[Emergence of plasmid mediated AmpC β-lactamasas: Origin, importance, detection and therapeutical options]

Abstract

AmpC β-lactamases can hydrolyze penicillins, oxyimino-, 7-α-methoxycephalosporins and monobactams. Susceptibility to cefepime or cefpirome is little affected and is unchanged for carbapenems. Originally such genes are thought to have been mobilized to mobile genetic elements from the chromosomal ampC genes from members of Enterobacteriaceae facilitating their spread and now they can appear in bacterial lacking or poorly expressing a chromosomal ampC gene. The prevalence of infection by plasmid mediated AmpC (pAmpC) varies depending on the type of enzyme and geographical location and blaCMY-2 is the most frequently detected worldwide.
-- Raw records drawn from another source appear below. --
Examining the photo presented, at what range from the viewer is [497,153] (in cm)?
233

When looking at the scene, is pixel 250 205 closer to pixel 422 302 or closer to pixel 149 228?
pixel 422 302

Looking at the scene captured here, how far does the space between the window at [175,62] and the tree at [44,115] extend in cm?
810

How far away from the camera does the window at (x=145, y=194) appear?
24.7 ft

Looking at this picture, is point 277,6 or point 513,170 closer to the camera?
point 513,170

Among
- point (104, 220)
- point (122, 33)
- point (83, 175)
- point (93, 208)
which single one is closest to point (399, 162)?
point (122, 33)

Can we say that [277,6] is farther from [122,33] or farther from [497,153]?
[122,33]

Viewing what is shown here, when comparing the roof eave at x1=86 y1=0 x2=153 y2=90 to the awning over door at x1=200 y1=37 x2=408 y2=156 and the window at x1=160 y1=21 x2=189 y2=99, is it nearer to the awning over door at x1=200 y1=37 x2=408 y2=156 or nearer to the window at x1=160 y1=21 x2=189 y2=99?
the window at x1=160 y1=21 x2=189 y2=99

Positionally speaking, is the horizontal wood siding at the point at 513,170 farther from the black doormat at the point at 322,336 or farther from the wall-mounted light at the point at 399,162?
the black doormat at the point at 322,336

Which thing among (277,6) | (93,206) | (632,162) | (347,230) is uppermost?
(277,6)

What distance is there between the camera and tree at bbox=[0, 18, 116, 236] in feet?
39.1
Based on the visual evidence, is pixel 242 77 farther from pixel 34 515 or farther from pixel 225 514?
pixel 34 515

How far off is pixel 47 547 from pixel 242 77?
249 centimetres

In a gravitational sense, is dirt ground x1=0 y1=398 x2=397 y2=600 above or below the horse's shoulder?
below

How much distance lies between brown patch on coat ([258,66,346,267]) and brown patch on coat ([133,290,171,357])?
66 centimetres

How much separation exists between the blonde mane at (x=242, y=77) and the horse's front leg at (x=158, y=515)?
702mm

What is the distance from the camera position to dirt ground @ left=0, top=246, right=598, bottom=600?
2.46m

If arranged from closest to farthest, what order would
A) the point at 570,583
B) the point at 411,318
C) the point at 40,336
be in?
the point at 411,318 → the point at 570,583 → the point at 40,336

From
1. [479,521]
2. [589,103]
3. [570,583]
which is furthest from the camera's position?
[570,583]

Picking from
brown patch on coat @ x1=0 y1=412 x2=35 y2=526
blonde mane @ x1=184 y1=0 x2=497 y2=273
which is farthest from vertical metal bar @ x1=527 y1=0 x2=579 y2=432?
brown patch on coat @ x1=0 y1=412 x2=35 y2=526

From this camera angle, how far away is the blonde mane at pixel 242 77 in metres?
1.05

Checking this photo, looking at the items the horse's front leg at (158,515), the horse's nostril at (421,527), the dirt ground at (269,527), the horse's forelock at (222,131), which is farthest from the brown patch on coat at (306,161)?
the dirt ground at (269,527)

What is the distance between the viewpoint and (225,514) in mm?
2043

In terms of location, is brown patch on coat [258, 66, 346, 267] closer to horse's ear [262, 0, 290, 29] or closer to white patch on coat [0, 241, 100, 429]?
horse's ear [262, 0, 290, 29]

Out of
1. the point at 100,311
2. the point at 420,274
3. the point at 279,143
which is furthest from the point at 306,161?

Typically, pAmpC producing isolates are associated with resistance to multiple antibiotics making the selection of an effective antibiotic difficult. Phenotypic and molecular methods to detect pAmpC are described and the role of different antibiotics in the treatment of these infections is examined. Surveillance studies about the evolution of this emerging resistant mechanism are important in clinical isolates. Evaluate the in vitro susceptibility of these isolates and the clinical efficacy of other therapeutic options is required.